This slowdown comes as no surprise, given the challenges households face, including rising living costs, stagnant wages due to sluggish economic growth, and uncertainties surrounding South Africa’s international trade relations with the US. Diplomatic tensions between Washington and Pretoria and the failure to reach a new trade agreement with one of South Africa’s key trading partners have also contributed to this cautious environment.
The 1.6% increase in June indicates a slow but steady rebound in consumer demand, likely supported by interest rate cuts and monetary easing introduced since September 2024.
The South African Chamber of Commerce and Industry (SACCI) reported a decline in business confidence, with its index dropping from 115.8 in May to 113.2 in June 2025. Meanwhile, the FNB/BER consumer index for the second quarter of 2025 improved from -20 to -10 points, signalling cautious but positive shifts in consumer sentiment from a banking perspective. Despite low inflation and the Reserve Bank’s interest rate reductions in January and July 2025, these factors are gradually influencing consumer behaviour and spending patterns.

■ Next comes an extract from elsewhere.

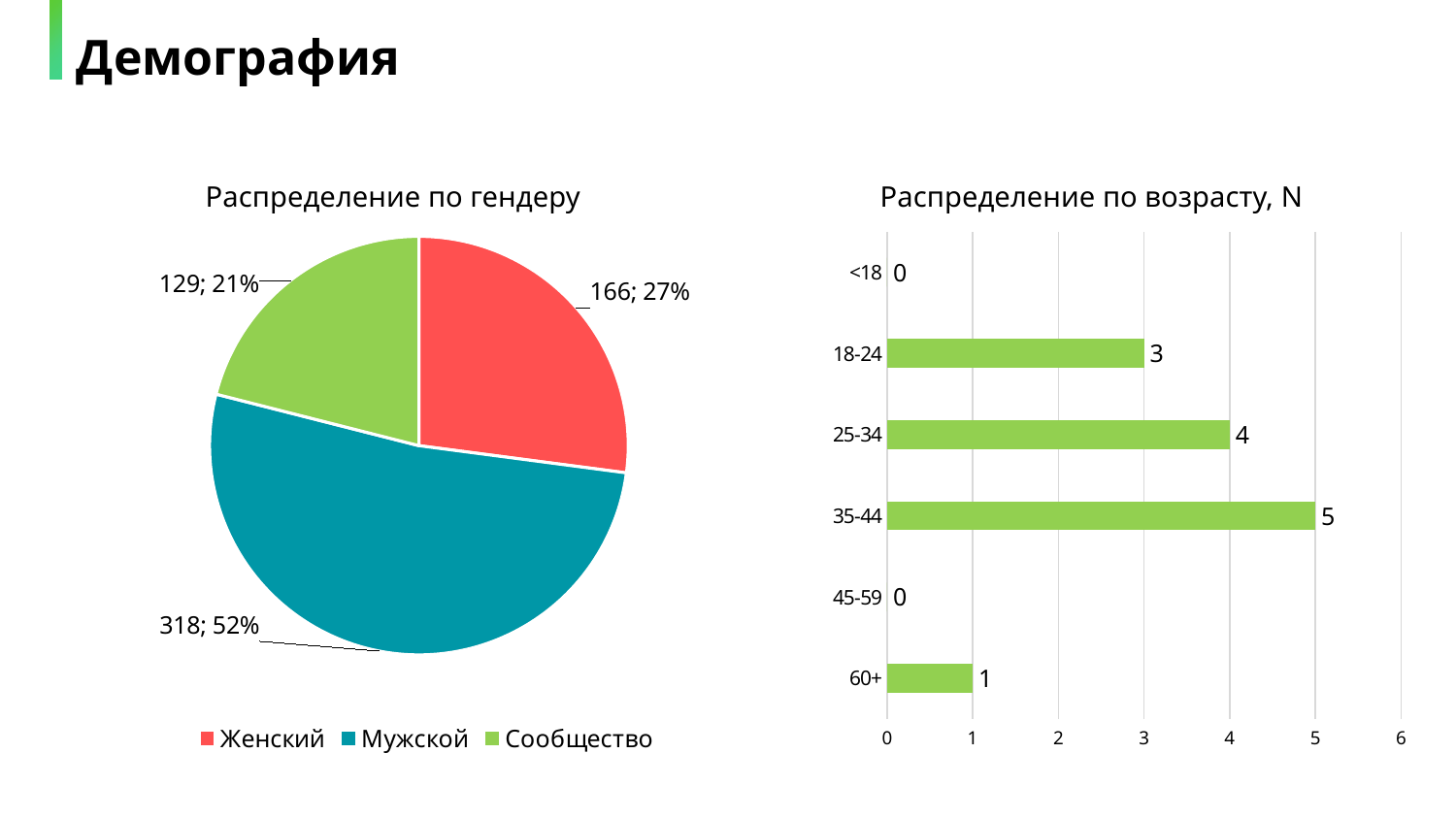
In the 'Распределение по возрасту, N' chart, which is larger: the value for 18-24 or the value for 60+? 18-24 How many entries does the legend of the 'Распределение по гендеру' chart list? 3 In the 'Распределение по гендеру' pie chart, what value is shown for Мужской? 318; 52% What type of chart is 'Распределение по возрасту, N'? Bar chart In the 'Распределение по гендеру' pie chart, what is the difference between the counts for Женский and Сообщество? 37 In the 'Распределение по возрасту, N' chart, which age group has the highest value? 35-44 In the 'Распределение по гендеру' pie chart, which category has the largest slice? Мужской In the 'Распределение по гендеру' pie chart, which category has the smallest slice? Сообщество In the 'Распределение по гендеру' pie chart, what share of the pie does Сообщество have? 21% In the 'Распределение по возрасту, N' chart, how many age categories are shown? 6 In the 'Распределение по возрасту, N' chart, what is the value for 25-34? 4 In the 'Распределение по возрасту, N' chart, what is the difference between the values for 35-44 and 18-24? 2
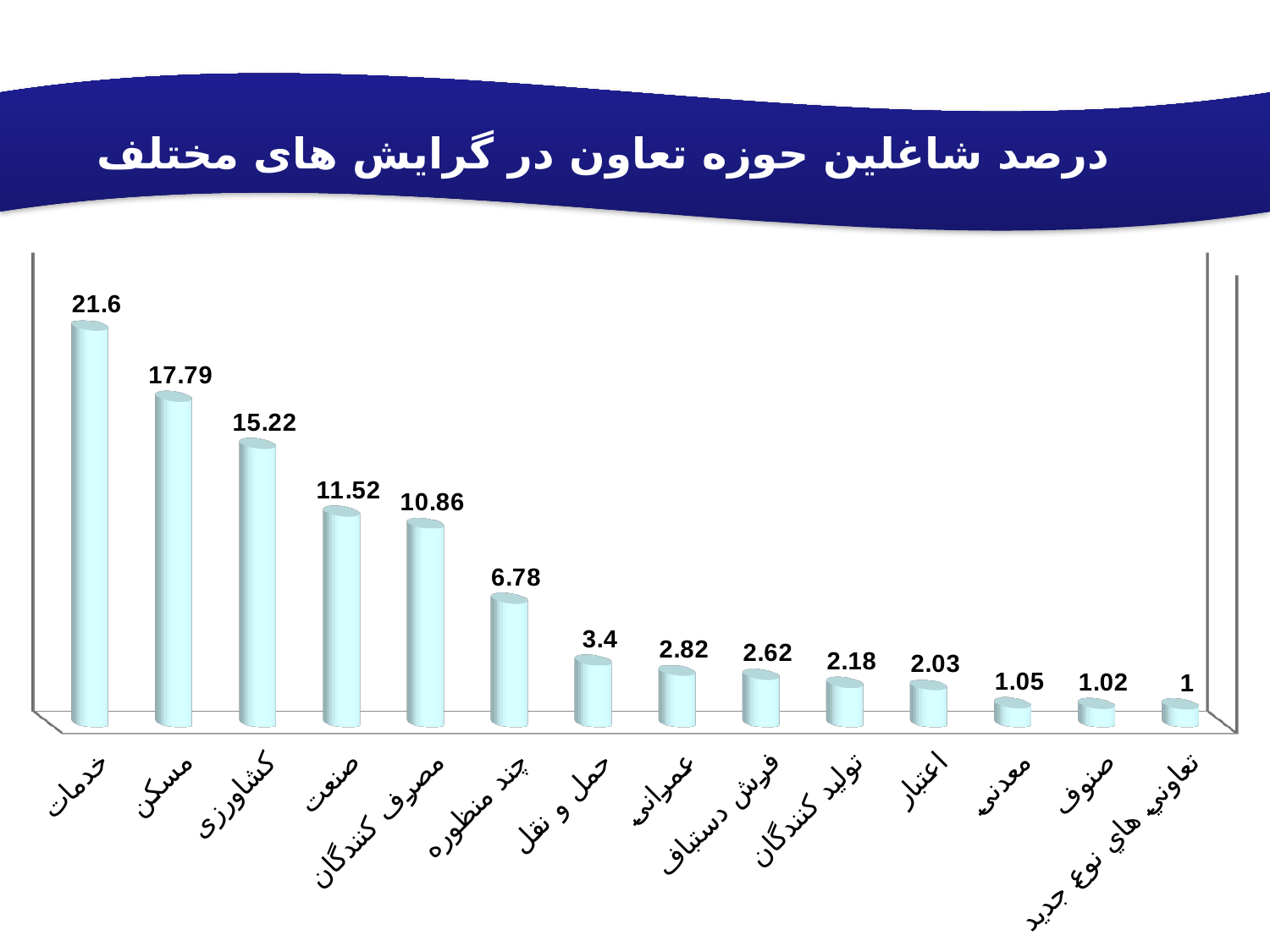
What kind of chart is shown on the slide? Bar chart What is the value for فرش دستباف? 2.62 Do the values rise or fall from left to right along the x axis? Fall What is the difference between the values for صنعت and مصرف کنندگان? 0.66 What is the difference between the values for خدمات and مسکن? 3.81 What is the value for مسکن? 17.79 What is the value for خدمات? 21.6 Which category has the highest value? خدمات What is the value for چند منظوره? 6.78 How many categories are shown in the chart? 14 Which is larger, the value for کشاورزی or the value for صنعت? کشاورزی Which category has the lowest value? تعاونی های نوع جدید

Key contributors to the modest rise in retail sales included:
- Hardware, paint and glass: up 5.4%, contributing 0.4 percentage points.

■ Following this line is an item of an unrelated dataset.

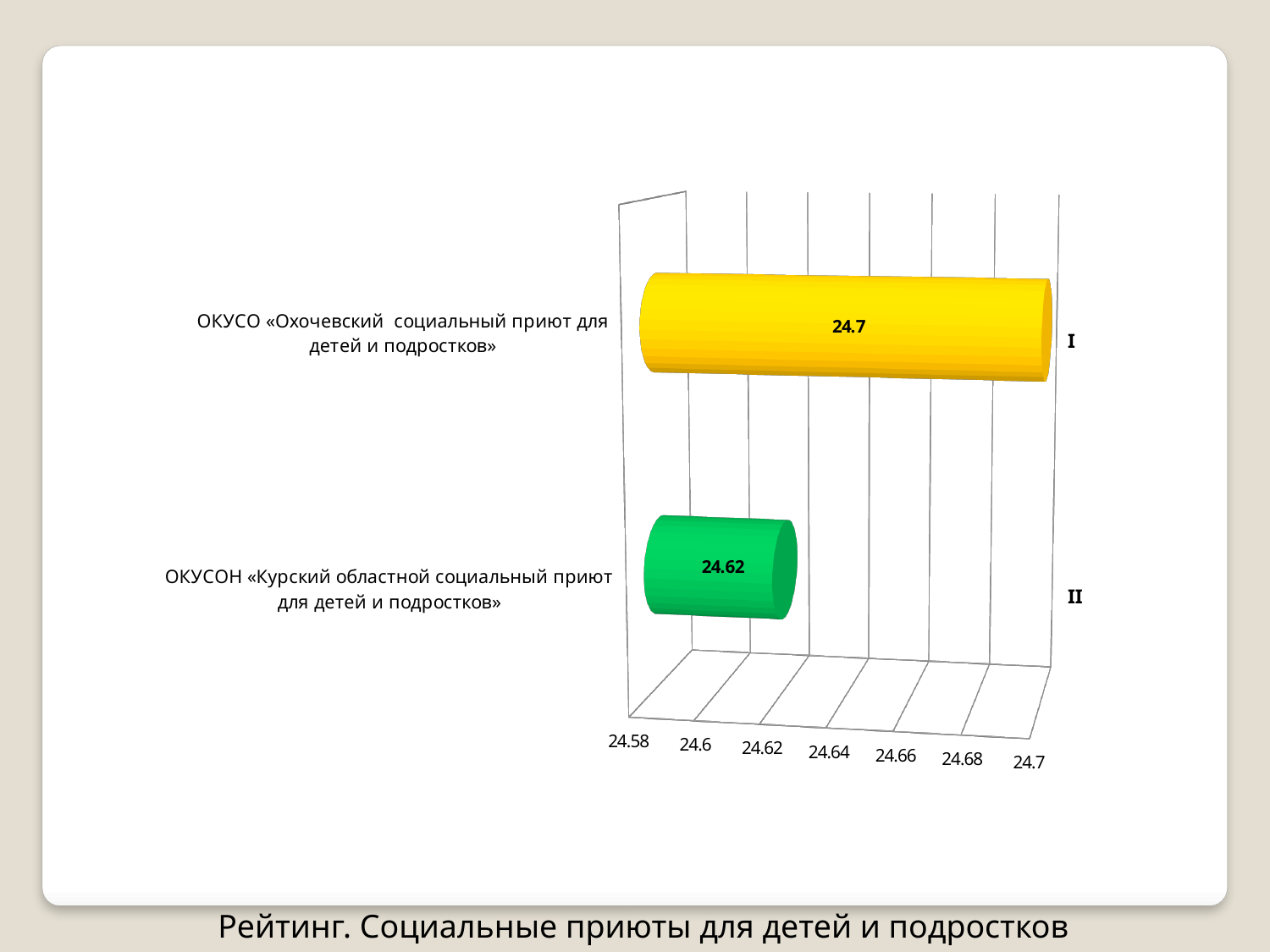
How many categories are shown in the chart? 2 Which is larger: the value for ОКУСО «Охочевский социальный приют для детей и подростков» or for ОКУСОН «Курский областной социальный приют для детей и подростков»? ОКУСО «Охочевский социальный приют для детей и подростков» What rank label is shown next to the bar for ОКУСО «Охочевский социальный приют для детей и подростков»? I What is the title text at the bottom of the slide? Рейтинг. Социальные приюты для детей и подростков What kind of chart is shown on the slide? bar chart Which category has the lowest value? ОКУСОН «Курский областной социальный приют для детей и подростков» What is the value for ОКУСО «Охочевский социальный приют для детей и подростков»? 24.7 Is the value for ОКУСО «Охочевский социальный приют для детей и подростков» greater or less than 24.64? greater What is the difference between the values for ОКУСО «Охочевский социальный приют для детей и подростков» and ОКУСОН «Курский областной социальный приют для детей и подростков»? 0.08 What is the value for ОКУСОН «Курский областной социальный приют для детей и подростков»? 24.62 Which category has the highest value? ОКУСО «Охочевский социальный приют для детей и подростков» Is the value for ОКУСОН «Курский областной социальный приют для детей и подростков» greater or less than 24.66? less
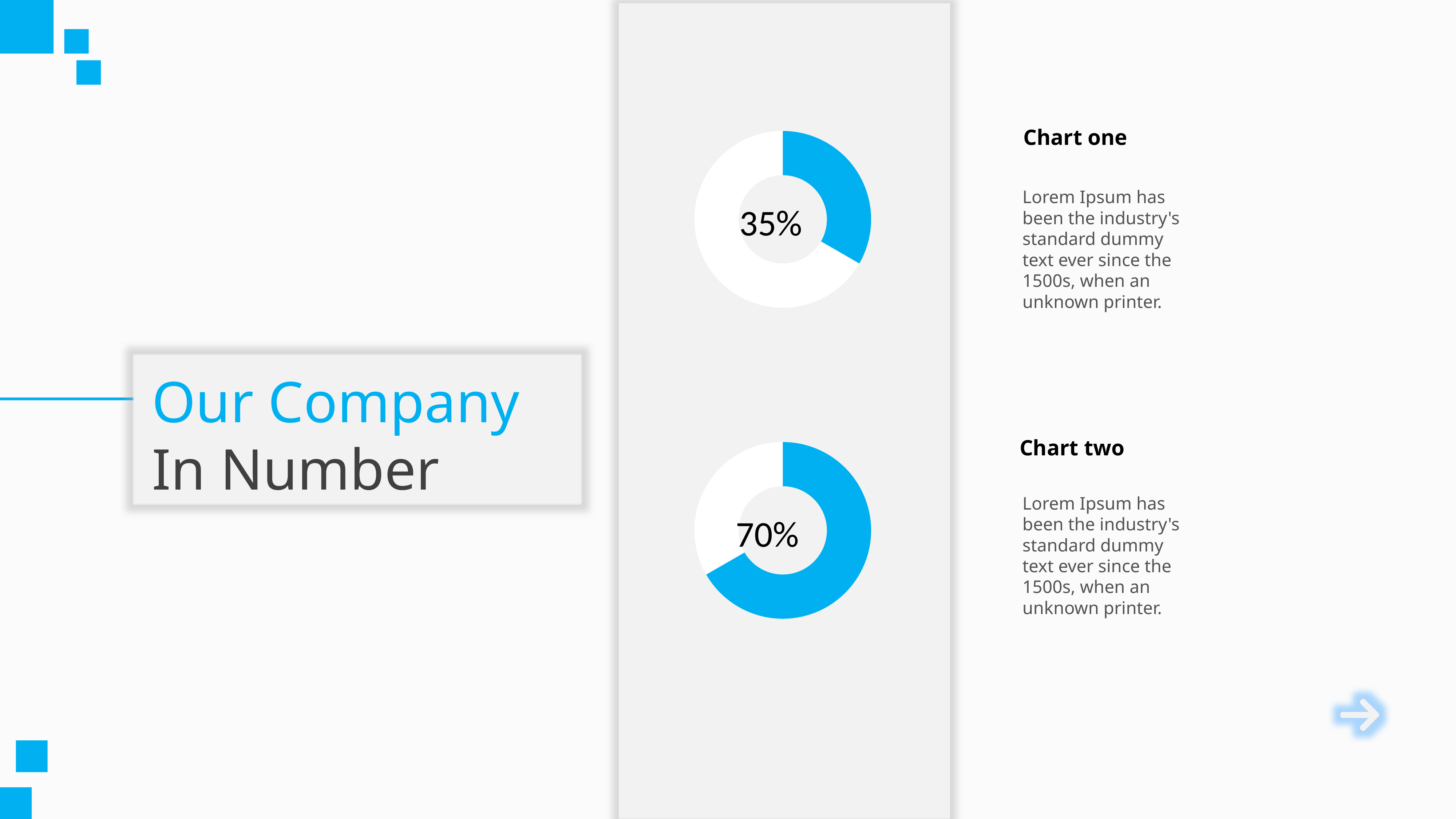
Which chart shows the higher percentage, Chart one or Chart two? Chart two What percentage is shown in the centre of the bottom doughnut chart (Chart two)? 70% What share of the bottom doughnut chart is left unfilled (white)? 30% In the top doughnut chart, is the blue filled portion greater or less than 50%? less What is the title of the slide containing the two doughnut charts? Our Company In Number What kind of chart is used for Chart one? Doughnut chart What share of the top doughnut chart is left unfilled (white)? 65% What colour is the filled portion of the doughnut charts? Blue How many doughnut charts are shown on the slide? 2 In the bottom doughnut chart, is the blue filled portion greater or less than 50%? greater What is the difference between the percentage in Chart two and the percentage in Chart one? 35% What percentage is shown in the centre of the top doughnut chart (Chart one)? 35%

- Textiles and clothing: increased by 4.6%, adding 0.8 percentage points.
This modest growth in June reflects continued positive momentum from May’s retail performance and indicates a fragile but manageable recovery in consumer demand. The interest rate cuts between September 2024 and July 2025 have alleviated household financial pressures, supporting a gradual uptick in demand over the past three months. Maintaining this momentum will be vital throughout 2025, as consumer spending remains a key driver of economic growth and employment in South Africa. Further interest rate reductions later in the year could also help sustain demand into late 2025 and early 2026.